The problem so far is that I have taken notice that it seems like my plants want to hang onto the vegetative cycle longer than I had hoped. At first it I thought it was because I had a single wrong spectrum bulb in there, a 39W 4500k bulb, one of those bright whites that is between the blue and red spectrum. It took forever for them to begin flowering. And then when I finally switched spectrums, all my leaves turned yellow and fell off, and I got lots of bud almost immediately. Unfortunately I learned that the new bag of miracle gro I purchased and used in place of my organic soil tainted my results and burned my plants. Resulting in a batch of six plants with fluffy buds and horrible flavor. Glad it still works. ^.^

I had to remove -all- of the miracle grow soil. Rip out my three mothers, and replaced the soil with fox farm ocean forest. Thats where I am right now, waiting for my plants to take root in the new soil. I am afraid my White widow clone in the budder isn't going to make the transplant. Too much shock.. and she reeks of miracle grow. But no matter, I cloned it before putting it in.

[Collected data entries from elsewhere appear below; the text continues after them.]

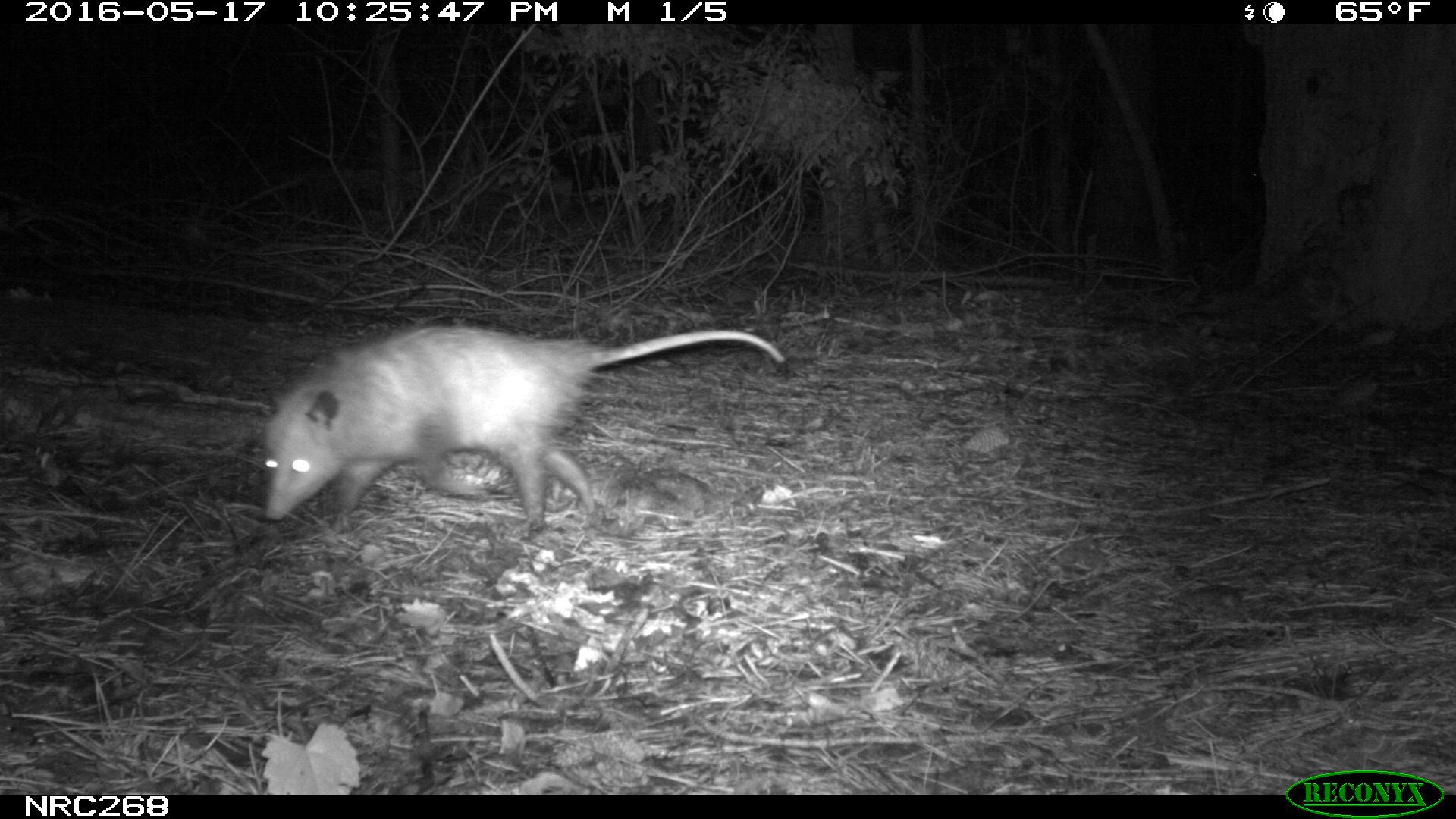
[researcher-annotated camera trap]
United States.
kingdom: Animalia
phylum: Chordata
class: Mammalia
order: Didelphimorphia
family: Didelphidae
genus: Didelphis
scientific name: Didelphis virginiana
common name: virginia opossum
Virginia Opossum (Didelphis virginiana).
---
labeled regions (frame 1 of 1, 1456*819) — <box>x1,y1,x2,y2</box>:
Virginia Opossum: <box>252,307,786,551</box>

Now comes the -really- interesting tidbit I gained from personal experience. In order to make my second grow bud, and the ruined white widow clone, I removed the nasty 39W 4500K bright white bulb and exchanged it for a 13w orange party bulb as a "Helper" Thinking that it would put out the correct spectrum. And I swear, within 5 days those plants snapped out of confusion and started to bud immediately. Most notable was the white widow clone. Went from veg to bud in what seemed like a week. But its just one tiny 13w bulb. How can it make such a huge difference? I Dug deeper.. I created my own spectroscope, and looked at various lights. CFL bulbs almost always create ultraviolet, violet, aquamarine, green, yellow, red, and infrared. Even the 2700k bulbs. Then I looked at the orange party bulb. No ultraviolet. Instead it boasts the -entire- red spectrum. Green, yellow, orange, red and infrared and all between. It nearly perfectly mimics the spectrum of HPS.

Possible way to get the spectrum you need using less electricity? Or perhaps best to use alongside the regular 2700's as a "Helper" In order to shift the light in your growing area more towards the correct spectrum? Also I noticed the leaves on my plants turned yellow and started to dry up almost as soon as that single party bulb was introduced in along with the others. Again, damn miracle grow messing up the results. I am afraid to put the party bulb back in, fearing the reduced yield I might get from suddenly killing off all those leaves. I have a 9 month old super-cropped, LST Mother I call hairy Mary. Hairy because that's how things get when you smoke her. ;) I am budding her out in my improved grow space, and want to see those fat buds now, she only has a few small white pistils showing now, otherwise seems to be just growing more leaves. Nice dark, very fragrant sweet ones. I would sure Hate to lose a whole 9 months of growing by stunting her with a weird spectrum. But seeing those buds start to pop on my other white widow and the Hairy Mary is starting to become to hard to resist. Any input would be appreciated.